+++ Bloc de texte +++

Chambre civile
Section 2
ARRÊT N°
du 15 JUIN 2022
N° RG 21/00544 N° Portalis DBVE-V-B7F-CBSV
JD - C
Décision déférée à la Cour :
Jugement Au fond, origine Tribunal d'Instance d'AJACCIO, décision attaquée en date du 28 Juillet 2021, enregistrée sous le n° 20/00625
Société KARLSBRAU CHR
C/
[Y]
Copies exécutoires délivrées aux avocats le
COUR D'APPEL DE BASTIA
CHAMBRE CIVILE
ARRÊT DU
QUINZE JUIN DEUX-MILLE-VINGT-DEUX
APPELANTE :
Société KARLSBRAU CHR
prise en la personne de son représentant légal en exercice, domicilié ès qualités au siège social
[Adresse 1]
[Localité 2]
Représentée par Me Claudia LUISI de l'AARPI TOMASI VACCAREZZA BRONZINI DE CARAFFA TABOUREAU GENUINI LUISI BENARD-BATTESTI, avocate au barreau de BASTIA, Me SELARL GUMUSCHIAN ROGUET BONZY de la SELARL GUMUSCHIAN-ROGUET-BONZY, avocat au barreau de GRENOBLE
INTIMÉ :
M. [K] [Y]
né le [Date naissance 3] 1972 à [Localité 4]
[Adresse 6]
[Localité 4]
défaillant
COMPOSITION DE LA COUR :
En application des dispositions de l'article 805 du code de procédure civile, l'affaire a été débattue à l'audience publique du 14 avril 2022, devant Judith DELTOUR, conseillère, chargée du rapport, les avocats ne s'y étant pas opposés.
Ce magistrat a rendu compte des plaidoiries dans le délibéré de la cour, composée de :
Jean-Jacques GILLAND, président de chambre
Judith DELTOUR, conseillère
Stéphanie MOLIES, conseillère
GREFFIER LORS DES DÉBATS :
Françoise COAT.
Les parties ont été avisées que le prononcé public de la décision aurait lieu par mise à disposition au greffe le 15 juin 2022.
ARRÊT :
Rendu par défaut,
Prononcé publiquement par mise à disposition au greffe de la cour, les parties en ayant été préalablement avisées dans les conditions prévues au deuxième alinéa de l'article 450 du code de procédure civile.

+++ Entrées fournies +++

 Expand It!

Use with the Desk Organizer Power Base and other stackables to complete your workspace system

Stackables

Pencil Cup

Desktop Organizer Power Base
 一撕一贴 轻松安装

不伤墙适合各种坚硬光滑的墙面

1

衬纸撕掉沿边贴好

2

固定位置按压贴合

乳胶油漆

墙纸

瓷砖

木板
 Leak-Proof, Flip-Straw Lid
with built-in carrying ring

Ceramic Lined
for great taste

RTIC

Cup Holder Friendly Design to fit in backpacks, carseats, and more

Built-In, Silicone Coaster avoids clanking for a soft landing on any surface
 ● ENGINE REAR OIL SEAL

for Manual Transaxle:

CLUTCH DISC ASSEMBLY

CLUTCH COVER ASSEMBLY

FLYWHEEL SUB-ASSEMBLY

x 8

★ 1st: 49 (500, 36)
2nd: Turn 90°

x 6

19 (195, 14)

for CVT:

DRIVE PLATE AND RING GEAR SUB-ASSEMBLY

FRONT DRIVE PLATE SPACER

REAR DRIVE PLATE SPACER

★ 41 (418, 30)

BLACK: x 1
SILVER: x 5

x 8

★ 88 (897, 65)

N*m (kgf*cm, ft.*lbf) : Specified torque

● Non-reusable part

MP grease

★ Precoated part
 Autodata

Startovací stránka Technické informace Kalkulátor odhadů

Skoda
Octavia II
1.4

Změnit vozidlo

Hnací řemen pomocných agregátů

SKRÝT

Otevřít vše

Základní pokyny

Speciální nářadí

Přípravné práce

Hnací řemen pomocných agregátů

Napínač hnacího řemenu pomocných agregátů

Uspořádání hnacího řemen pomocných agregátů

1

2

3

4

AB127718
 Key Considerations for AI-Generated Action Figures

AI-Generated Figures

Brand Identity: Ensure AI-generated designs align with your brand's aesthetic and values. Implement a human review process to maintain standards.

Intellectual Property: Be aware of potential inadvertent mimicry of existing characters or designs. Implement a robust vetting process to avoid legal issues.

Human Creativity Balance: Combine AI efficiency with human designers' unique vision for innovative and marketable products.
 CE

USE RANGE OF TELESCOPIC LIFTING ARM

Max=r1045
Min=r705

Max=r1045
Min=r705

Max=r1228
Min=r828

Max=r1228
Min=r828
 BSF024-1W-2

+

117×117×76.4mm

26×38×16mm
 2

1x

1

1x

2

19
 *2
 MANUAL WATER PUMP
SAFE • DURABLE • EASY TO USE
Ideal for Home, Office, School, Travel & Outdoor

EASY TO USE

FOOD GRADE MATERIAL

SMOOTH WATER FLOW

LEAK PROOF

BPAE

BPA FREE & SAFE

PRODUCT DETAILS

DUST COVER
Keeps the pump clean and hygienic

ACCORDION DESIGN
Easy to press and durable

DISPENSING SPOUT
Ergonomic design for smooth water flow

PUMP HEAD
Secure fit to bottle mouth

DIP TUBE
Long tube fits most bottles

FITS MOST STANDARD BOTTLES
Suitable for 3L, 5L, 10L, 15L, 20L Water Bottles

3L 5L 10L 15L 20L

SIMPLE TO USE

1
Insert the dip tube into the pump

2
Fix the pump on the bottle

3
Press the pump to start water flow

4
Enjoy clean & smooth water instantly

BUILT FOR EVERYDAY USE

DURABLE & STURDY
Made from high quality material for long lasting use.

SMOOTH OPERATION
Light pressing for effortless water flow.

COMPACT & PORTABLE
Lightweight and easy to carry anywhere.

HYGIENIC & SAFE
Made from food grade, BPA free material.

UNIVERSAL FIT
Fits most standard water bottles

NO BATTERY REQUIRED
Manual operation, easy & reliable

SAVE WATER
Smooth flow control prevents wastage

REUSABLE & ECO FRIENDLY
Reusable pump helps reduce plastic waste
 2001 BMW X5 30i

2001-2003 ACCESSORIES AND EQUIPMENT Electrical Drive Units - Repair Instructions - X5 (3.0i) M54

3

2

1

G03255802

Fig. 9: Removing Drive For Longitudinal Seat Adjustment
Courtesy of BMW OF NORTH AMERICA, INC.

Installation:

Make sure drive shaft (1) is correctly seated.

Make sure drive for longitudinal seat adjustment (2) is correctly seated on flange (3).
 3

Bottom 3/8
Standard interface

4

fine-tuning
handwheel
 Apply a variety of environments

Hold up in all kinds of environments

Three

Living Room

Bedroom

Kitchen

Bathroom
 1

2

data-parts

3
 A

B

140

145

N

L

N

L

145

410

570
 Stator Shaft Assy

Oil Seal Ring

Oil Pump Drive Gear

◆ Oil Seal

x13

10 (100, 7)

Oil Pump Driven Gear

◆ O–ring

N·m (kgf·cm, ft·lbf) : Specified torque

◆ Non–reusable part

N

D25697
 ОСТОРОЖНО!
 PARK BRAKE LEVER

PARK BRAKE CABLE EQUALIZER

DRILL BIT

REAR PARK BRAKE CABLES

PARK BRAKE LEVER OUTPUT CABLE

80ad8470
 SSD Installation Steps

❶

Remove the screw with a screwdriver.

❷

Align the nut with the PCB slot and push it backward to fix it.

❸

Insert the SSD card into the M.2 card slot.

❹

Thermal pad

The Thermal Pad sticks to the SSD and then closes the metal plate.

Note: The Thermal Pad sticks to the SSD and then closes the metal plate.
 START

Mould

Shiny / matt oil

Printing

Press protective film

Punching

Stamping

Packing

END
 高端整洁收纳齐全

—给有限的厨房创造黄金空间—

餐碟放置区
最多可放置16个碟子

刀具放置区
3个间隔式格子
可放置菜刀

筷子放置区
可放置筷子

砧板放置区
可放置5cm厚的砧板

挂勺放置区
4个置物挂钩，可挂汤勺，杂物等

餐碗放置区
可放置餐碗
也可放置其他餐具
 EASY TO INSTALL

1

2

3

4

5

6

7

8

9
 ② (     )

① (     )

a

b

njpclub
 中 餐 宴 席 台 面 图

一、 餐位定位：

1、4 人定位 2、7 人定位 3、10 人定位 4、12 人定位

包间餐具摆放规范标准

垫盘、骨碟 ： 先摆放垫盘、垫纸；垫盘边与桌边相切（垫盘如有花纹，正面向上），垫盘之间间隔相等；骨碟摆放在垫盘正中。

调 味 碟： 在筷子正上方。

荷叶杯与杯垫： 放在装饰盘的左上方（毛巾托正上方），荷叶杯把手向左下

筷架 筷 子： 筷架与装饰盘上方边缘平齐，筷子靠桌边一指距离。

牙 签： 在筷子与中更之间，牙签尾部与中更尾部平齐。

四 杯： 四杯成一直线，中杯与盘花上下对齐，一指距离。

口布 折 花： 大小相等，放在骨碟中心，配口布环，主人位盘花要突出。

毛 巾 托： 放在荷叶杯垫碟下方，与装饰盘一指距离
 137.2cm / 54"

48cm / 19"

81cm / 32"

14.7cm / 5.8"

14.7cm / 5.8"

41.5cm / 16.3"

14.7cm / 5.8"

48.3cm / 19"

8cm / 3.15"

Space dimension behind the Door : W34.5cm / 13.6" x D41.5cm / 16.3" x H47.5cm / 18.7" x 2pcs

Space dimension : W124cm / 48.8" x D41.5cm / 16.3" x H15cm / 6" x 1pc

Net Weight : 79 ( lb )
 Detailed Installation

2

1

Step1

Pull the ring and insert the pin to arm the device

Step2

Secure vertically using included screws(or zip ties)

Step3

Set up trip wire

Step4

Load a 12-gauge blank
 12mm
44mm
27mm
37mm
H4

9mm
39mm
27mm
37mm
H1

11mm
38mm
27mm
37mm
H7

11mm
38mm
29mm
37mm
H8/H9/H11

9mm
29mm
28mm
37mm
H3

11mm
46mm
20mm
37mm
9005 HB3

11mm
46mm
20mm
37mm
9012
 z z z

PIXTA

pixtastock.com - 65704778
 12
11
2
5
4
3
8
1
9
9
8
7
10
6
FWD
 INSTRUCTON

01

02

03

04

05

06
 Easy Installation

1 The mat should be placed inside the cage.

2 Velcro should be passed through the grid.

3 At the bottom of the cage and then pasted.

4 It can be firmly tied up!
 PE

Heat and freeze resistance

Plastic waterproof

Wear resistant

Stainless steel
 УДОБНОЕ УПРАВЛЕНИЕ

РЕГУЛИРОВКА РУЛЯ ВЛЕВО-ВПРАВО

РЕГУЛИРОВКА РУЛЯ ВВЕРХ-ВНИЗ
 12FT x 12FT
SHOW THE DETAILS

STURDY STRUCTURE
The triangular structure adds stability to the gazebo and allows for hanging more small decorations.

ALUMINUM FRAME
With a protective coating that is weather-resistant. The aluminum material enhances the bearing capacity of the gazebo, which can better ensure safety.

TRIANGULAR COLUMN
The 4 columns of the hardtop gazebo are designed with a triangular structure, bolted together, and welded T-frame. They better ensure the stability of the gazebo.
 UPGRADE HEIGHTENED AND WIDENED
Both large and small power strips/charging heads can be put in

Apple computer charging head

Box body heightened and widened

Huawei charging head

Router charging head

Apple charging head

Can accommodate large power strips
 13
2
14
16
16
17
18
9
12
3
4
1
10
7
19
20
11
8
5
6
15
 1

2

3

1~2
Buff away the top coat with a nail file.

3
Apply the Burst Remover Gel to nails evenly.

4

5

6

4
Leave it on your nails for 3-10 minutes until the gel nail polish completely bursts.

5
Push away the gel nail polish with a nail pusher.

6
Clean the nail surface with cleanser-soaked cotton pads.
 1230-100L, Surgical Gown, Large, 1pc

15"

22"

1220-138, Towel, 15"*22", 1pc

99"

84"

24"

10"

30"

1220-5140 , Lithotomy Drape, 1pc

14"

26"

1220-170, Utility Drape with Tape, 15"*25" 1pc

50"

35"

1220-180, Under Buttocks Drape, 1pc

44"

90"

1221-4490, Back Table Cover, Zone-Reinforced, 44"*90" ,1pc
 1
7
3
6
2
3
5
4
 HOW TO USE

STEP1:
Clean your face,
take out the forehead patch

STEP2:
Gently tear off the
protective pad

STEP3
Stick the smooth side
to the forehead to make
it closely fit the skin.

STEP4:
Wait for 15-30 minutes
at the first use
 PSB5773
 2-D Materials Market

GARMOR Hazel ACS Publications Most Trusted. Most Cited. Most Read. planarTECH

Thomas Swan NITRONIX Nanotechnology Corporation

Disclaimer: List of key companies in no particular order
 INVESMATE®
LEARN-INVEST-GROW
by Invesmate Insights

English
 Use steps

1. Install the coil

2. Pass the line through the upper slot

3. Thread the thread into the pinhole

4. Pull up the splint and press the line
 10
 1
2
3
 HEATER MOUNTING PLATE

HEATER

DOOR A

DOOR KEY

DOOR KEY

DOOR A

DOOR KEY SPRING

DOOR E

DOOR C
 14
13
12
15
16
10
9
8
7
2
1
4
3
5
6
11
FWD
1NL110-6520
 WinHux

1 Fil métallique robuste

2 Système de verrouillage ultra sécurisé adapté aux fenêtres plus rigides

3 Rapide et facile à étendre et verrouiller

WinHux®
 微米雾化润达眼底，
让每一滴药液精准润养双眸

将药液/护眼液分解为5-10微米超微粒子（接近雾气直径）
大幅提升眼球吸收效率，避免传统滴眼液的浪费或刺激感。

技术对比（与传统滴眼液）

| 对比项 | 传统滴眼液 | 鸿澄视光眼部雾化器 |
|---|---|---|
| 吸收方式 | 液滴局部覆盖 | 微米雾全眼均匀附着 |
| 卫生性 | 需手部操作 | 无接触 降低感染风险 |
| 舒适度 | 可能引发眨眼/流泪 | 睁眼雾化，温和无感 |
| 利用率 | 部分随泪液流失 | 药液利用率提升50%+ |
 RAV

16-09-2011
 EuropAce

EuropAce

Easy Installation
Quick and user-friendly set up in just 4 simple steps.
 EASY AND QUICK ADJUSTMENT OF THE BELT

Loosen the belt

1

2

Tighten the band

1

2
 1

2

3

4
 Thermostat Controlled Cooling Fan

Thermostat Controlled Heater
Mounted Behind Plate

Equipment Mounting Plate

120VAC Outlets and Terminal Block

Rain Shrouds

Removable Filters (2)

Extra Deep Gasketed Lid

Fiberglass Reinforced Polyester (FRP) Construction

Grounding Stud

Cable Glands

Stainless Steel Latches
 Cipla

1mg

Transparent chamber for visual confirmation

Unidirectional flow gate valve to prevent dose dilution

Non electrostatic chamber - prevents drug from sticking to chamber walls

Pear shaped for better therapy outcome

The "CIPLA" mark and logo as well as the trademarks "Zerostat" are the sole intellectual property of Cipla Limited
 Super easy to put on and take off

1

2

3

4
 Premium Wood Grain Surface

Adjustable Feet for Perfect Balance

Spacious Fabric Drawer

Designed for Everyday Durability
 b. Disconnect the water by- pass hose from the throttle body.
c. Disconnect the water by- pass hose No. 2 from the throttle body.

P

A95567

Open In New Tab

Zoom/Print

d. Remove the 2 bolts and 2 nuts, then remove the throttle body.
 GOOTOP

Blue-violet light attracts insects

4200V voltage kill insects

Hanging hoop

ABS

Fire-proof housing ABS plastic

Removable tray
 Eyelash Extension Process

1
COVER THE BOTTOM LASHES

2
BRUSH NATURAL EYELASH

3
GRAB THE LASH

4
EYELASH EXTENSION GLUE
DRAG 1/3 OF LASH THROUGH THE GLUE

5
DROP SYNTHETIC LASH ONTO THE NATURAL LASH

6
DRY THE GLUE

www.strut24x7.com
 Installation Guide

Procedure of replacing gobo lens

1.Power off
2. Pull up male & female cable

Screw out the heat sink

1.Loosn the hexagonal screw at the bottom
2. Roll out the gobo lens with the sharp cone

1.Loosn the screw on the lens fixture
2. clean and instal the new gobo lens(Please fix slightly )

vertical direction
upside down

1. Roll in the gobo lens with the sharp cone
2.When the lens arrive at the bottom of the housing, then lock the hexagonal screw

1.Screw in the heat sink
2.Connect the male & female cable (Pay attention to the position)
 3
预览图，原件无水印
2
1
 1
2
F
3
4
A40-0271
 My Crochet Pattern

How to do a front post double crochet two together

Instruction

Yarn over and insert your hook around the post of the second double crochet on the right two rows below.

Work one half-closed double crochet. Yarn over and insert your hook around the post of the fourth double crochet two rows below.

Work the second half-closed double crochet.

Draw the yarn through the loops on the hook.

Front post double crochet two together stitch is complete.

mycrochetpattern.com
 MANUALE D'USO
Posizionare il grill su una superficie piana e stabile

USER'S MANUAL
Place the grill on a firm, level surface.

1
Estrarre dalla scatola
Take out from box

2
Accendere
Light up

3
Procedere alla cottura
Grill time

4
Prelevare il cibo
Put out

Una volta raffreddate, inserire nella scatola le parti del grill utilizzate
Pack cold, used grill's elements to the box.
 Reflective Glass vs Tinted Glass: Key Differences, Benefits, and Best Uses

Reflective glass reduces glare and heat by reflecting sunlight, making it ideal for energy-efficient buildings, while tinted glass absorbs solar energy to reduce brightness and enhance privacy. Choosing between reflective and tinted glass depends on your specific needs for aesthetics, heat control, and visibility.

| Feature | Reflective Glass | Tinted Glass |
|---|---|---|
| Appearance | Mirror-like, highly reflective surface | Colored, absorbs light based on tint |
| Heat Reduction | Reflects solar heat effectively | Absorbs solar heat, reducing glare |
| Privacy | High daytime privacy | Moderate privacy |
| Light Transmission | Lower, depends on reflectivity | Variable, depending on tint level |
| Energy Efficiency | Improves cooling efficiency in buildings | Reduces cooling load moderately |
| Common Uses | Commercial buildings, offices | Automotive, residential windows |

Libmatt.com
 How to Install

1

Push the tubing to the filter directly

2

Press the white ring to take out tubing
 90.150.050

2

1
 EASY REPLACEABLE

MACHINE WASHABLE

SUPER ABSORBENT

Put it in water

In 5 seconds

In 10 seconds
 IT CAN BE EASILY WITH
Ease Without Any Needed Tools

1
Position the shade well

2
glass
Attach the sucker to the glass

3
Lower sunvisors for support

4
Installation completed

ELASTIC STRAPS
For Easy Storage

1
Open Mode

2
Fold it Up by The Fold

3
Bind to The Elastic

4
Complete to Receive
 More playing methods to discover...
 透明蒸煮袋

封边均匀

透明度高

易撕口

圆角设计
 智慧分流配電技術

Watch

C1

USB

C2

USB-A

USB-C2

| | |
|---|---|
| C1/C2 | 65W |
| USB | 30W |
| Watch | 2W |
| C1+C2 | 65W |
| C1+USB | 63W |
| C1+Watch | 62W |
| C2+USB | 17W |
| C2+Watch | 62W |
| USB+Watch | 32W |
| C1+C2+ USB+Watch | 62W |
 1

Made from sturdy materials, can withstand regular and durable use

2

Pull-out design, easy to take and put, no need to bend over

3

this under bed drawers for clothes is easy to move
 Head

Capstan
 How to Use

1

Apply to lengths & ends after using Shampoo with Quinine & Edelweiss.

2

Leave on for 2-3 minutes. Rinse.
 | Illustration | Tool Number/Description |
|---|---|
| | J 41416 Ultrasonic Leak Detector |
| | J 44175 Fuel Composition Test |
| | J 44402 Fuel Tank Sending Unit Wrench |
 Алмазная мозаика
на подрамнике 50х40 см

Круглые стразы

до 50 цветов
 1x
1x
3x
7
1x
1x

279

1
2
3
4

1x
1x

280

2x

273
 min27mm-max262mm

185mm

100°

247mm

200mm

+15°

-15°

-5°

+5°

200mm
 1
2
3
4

+++

### Consigne de l'exercice
Transcrivez sans aucune modification le passage de l'arrêt de la cour d'appel qui va de « Ce magistrat a » à « Françoise COAT. », ces deux bornes comprises.

### Réponse à l'exercice
Ce magistrat a rendu compte des plaidoiries dans le délibéré de la cour, composée de :
Jean-Jacques GILLAND, président de chambre
Judith DELTOUR, conseillère
Stéphanie MOLIES, conseillère
GREFFIER LORS DES DÉBATS :
Françoise COAT.